┌─ CUPLIKAN TEKS

Buku...Dicela...Dicinta...
Coba ketik kata “buku” di search engine, pasti bakal banyak banget
result yang keluar, mulai dari toko buku online, klub buku, buku baru,
penulis buku sampai buku yang dilarang, dibakar atau dibredel.
Secara gak sadar buku sudah menjadi bagian dari keseharian kita,
bermacam-macam klub buku sesuai genrenya, banyak blog-blog yang mereview
buku, dan betapa sekarang penulis sudah menjadi profesi yang tidak
dipandang sebelah mata dan punya tempat istimewa di masyarakat.
Buku sendiri pasti merupakan hasil pemikiran penulisnya, banyak
tenaga, pikiran dan waktu yang dihabiskan untuk membuat satu judul buku.

└─

**YANG DIMINTA**
Tuliskan kembali tanpa perubahan bagian cuplikan tentang buku, mulai dari "Secara gak sadar" dan berakhir pada "satu judul buku.". Daftar setelah ini adalah bahan tersendiri yang terpisah dari cuplikan tentang buku.

┌─ BAHAN YANG DIBERIKAN

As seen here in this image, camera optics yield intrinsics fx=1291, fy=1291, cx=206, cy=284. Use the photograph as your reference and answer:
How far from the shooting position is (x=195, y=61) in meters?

└─

**JAWABAN**
Secara gak sadar buku sudah menjadi bagian dari keseharian kita,
bermacam-macam klub buku sesuai genrenya, banyak blog-blog yang mereview
buku, dan betapa sekarang penulis sudah menjadi profesi yang tidak
dipandang sebelah mata dan punya tempat istimewa di masyarakat.
Buku sendiri pasti merupakan hasil pemikiran penulisnya, banyak
tenaga, pikiran dan waktu yang dihabiskan untuk membuat satu judul buku.